Netflix lost nearly 1 million subscribers and breathes a sigh of relief

LOS ANGELES (NYTIMES, REUTERS) – Netflix on Tuesday (July 19) averted its own worst-case scenario of subscriber losses, posting a nearly 1 million drop from April through June, and predicted it would return to customer growth during the third quarter.

When Netflix announced that it lost 200,000 subscribers in the first quarter and expected to lose many more in the second, it suggested to many in Hollywood and on Wall Street that the halcyon days of endless growth in the streaming business had come to an end.

The company still had a rough three months, but it did see its revenue grow 9 per cent to US$7.9 billion (S$11 billion), a number that would have been higher had the value of the dollar not pushed down the value of currencies around the globe. And it told investors it could add back 1 million subscribers in the coming quarter. Netflix now has about 220.7 million subscribers worldwide.

“First and foremost, we need to continue to improve all aspects of Netflix,” the company wrote in its shareholder letter, adding that its focus would remain on its core service of providing streaming content to subscribers while not worrying about other potential revenue streams like its primary competitors do.

“This freedom means we can offer big movies direct to Netflix, without the need for extended or exclusive theatrical windows, and let members binge watch TV if they want, without having to wait for a new episode to drop each week,” the company added. “This focus on choice and control for members influences all aspects of our strategy, creating what we believe to be a significant long-term business advantage.”

Netflix has spent the past three months adjusting its business to better meet the challenges it expects to face the rest of the year. The company laid off about 450 employees.

In April, it announced it would introduce a less expensive subscription tier that will feature advertising – reversing its long-held stance to never have commercials on its service. Netflix intends to start its lower-cost advertising tier in the early part of 2023 in a “handful of markets where advertising spend is significant,” a development analysts are cautiously optimistic about.

“Beyond additional subscriptions, ads will also provide an upside to Netflix in the form of a new revenue stream from brands that are eager to reach the platform’s addressable audience,” said Mike Proulx, a vice president at Forrester. “But scaling its ad business will take time.”

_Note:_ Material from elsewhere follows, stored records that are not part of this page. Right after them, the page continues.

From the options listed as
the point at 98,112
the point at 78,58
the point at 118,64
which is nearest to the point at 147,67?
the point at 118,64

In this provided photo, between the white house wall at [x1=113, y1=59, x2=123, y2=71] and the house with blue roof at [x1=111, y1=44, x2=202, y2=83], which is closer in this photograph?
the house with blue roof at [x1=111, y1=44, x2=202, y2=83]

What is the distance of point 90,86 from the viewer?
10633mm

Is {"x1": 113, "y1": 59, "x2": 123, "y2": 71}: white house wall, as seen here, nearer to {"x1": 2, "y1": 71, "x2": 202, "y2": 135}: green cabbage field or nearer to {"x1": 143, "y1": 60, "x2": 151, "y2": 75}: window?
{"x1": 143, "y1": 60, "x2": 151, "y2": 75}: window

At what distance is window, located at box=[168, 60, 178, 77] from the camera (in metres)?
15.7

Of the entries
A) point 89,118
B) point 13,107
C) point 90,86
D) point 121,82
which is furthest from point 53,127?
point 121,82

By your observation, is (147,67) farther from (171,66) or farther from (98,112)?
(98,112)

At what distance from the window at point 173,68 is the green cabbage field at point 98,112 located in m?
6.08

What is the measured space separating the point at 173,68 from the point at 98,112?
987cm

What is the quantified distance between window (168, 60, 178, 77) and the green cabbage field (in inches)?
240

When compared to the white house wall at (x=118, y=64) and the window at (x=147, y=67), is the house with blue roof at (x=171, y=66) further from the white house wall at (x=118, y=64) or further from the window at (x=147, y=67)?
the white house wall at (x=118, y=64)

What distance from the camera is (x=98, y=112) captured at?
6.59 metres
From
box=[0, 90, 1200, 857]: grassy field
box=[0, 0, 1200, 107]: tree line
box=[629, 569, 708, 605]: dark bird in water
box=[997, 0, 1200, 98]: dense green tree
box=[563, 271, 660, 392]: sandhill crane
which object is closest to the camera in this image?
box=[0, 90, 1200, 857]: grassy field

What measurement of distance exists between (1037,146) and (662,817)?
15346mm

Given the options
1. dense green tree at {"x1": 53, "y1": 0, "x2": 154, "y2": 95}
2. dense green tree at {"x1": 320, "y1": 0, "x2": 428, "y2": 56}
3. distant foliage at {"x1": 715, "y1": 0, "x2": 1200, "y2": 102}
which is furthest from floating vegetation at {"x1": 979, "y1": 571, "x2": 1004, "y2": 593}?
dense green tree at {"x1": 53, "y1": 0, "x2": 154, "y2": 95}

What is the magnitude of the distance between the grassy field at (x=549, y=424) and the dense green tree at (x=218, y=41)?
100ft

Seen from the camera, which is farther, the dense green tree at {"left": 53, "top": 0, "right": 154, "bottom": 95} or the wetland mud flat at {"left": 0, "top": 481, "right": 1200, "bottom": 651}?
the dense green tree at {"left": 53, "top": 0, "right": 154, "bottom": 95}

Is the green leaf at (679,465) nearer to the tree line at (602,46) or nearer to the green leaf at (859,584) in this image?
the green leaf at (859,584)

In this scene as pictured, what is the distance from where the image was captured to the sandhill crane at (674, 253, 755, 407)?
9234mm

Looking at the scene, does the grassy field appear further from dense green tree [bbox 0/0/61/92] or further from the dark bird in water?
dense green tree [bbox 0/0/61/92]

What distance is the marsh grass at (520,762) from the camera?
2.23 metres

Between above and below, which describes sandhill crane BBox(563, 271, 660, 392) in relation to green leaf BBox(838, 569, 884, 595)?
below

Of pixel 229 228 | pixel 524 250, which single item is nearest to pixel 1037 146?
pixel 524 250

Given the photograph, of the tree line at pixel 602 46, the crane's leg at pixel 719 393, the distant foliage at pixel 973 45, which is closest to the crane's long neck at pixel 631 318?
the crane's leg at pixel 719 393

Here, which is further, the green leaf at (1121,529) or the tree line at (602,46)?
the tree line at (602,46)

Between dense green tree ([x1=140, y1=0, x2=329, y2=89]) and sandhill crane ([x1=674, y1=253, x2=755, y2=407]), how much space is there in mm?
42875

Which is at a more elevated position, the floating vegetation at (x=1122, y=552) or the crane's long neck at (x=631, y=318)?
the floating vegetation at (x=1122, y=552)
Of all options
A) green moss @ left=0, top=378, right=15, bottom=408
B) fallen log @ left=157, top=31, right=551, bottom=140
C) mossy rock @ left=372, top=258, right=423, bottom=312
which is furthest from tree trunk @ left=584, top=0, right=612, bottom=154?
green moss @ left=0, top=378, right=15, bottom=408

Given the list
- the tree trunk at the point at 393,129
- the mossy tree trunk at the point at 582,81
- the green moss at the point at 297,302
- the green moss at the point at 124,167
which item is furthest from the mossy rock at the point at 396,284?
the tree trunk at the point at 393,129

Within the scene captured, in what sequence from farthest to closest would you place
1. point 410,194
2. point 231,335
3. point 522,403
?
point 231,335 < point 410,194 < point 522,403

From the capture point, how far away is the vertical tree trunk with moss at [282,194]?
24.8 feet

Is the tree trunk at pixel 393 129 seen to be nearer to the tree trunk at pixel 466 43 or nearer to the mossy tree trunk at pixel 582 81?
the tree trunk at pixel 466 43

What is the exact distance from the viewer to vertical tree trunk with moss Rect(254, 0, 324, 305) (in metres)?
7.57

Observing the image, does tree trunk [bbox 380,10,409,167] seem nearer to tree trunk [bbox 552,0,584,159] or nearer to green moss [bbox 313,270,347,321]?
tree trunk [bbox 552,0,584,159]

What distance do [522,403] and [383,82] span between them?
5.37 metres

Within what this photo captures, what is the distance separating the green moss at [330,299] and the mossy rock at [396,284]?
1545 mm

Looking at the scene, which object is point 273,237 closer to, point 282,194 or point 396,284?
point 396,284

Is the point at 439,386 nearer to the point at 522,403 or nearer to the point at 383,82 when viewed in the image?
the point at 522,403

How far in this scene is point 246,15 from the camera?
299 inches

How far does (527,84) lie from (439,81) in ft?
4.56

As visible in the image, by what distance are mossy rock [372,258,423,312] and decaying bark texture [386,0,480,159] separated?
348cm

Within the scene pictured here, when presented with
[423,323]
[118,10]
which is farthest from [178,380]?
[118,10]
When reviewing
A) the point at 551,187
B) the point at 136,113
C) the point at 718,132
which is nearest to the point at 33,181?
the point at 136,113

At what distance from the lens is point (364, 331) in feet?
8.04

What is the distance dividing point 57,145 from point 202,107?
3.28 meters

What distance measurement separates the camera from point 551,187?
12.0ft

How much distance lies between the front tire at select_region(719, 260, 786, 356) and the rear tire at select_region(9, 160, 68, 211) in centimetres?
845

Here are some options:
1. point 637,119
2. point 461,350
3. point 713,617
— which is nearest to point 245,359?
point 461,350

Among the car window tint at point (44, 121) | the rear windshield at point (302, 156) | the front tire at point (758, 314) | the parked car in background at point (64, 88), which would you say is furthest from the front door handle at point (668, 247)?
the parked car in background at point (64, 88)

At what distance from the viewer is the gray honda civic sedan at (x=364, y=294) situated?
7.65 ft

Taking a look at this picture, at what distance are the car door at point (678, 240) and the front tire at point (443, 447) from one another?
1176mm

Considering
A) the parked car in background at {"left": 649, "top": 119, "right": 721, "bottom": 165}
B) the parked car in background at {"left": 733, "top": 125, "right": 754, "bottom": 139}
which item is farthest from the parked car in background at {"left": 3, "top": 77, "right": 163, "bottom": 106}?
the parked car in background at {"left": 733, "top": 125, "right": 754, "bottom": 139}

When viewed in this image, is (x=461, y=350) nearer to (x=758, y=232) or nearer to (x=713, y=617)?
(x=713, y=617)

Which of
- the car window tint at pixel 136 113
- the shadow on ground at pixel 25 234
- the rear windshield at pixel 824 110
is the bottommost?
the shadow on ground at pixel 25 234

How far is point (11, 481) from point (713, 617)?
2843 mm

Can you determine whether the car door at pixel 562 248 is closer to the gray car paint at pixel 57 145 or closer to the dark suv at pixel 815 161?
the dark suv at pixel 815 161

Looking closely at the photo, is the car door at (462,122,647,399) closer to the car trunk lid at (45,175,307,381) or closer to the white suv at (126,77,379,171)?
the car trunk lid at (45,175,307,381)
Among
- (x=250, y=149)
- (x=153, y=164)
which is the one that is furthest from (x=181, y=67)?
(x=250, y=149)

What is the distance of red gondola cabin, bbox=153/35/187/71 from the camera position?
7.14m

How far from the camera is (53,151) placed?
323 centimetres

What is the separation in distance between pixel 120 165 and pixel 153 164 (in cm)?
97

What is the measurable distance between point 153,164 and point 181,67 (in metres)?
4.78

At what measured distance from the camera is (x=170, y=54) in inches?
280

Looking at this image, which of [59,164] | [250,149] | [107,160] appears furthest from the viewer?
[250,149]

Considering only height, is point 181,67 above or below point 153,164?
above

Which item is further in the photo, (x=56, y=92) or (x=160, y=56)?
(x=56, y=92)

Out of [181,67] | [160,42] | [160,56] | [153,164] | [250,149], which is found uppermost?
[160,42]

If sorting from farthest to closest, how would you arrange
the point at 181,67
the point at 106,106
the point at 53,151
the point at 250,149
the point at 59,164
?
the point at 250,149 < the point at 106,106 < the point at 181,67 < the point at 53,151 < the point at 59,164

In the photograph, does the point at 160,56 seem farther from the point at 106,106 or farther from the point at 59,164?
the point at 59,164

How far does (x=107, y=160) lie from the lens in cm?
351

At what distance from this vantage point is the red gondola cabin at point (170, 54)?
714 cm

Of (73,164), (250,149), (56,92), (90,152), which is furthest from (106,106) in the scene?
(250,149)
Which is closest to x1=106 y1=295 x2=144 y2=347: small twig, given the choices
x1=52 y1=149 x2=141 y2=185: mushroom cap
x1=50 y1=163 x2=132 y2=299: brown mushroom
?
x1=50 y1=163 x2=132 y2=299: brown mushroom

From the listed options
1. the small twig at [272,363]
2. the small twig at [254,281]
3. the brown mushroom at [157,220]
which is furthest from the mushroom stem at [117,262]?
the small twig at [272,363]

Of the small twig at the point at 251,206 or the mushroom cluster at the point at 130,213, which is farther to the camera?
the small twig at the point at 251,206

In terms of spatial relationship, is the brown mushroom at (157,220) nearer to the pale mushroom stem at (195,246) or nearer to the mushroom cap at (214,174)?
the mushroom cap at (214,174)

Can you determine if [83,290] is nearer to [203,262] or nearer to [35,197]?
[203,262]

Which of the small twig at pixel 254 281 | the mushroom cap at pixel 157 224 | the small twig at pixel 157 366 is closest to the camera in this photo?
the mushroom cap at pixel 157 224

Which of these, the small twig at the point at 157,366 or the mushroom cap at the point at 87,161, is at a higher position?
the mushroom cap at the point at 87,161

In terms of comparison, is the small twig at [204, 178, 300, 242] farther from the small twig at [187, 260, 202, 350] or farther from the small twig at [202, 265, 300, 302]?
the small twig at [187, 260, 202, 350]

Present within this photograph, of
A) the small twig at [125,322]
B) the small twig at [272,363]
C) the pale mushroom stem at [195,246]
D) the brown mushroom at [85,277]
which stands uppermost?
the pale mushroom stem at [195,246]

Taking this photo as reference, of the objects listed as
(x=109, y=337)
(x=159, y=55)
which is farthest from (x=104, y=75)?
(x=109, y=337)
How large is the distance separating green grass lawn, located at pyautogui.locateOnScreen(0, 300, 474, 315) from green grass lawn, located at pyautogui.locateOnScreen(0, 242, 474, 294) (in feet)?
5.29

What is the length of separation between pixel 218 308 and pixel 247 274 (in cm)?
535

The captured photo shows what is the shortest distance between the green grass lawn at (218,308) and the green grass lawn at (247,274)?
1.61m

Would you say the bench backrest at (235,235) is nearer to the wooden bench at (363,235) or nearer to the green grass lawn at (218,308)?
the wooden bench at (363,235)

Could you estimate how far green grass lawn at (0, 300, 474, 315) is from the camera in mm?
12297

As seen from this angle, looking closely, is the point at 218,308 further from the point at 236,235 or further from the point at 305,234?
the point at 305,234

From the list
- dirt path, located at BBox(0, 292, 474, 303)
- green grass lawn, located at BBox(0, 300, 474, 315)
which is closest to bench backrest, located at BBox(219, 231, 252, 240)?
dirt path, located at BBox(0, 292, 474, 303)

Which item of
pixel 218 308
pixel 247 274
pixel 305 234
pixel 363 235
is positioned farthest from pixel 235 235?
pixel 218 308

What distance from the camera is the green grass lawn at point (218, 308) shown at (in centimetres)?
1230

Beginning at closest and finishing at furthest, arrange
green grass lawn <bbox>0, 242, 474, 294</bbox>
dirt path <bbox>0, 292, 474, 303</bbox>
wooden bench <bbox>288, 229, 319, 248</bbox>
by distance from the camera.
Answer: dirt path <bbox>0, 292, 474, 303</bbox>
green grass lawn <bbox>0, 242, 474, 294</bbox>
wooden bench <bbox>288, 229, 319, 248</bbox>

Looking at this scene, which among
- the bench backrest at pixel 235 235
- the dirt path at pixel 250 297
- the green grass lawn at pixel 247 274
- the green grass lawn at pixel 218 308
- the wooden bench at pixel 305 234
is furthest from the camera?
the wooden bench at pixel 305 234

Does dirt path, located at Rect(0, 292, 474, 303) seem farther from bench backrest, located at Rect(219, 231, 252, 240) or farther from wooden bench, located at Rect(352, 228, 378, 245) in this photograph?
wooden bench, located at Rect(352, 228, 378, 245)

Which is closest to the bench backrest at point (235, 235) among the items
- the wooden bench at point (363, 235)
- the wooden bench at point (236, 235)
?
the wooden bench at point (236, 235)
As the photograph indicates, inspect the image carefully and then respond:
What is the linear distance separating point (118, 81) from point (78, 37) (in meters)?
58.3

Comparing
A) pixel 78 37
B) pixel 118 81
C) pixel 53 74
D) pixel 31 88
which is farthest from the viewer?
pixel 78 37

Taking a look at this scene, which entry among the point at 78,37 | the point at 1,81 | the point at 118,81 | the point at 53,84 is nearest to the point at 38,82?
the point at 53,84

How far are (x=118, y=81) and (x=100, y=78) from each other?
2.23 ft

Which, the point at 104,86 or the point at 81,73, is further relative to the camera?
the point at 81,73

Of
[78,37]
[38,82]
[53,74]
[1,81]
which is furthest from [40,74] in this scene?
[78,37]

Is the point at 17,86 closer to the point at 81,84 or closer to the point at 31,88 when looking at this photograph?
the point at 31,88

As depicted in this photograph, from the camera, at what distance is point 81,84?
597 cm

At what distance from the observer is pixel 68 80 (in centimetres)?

And Netflix said it would begin to crack down more forcefully on password sharing in order to effectively monetize the 100 million users Netflix said use its service without paying for it. On Tuesday, Netflix said it launched two approaches to this in Latin America to learn which is more effective. One allows customers to “add extra member,” and the other allows users to “add a home” for an extra US$3 a month.

“Not only were losses not as bad, but expecting growth in Q3, even if it’s modest growth, is probably pretty encouraging to people,” said Richard Greenfield, managing director at LightShed Ventures, adding that the company’s pronouncement that it was expecting substantial free-cash-flow growth in 2023 was the most significant news of the quarter.

“They’re basically saying that while everyone else in the industry is losing billions of dollars, not only are they making money in 2022 they’re going to make a lot of money in 2023 and beyond.”

In addition to its business issues, Netflix received fewer Emmy nominations this month than its primary rival, HBO, despite featuring more programming than the cable network and its streaming offshoot, HBO Max. HBO picked up 140 nominations to Netflix’s 105, a metric that emphasizes the difficulty of continually producing quality, buzzworthy entertainment.

Wall Street soured on the streaming giant after its first quarter report, with shares of Netflix down 46 per cent since April, and down close to 70 per cent since the beginning of the year.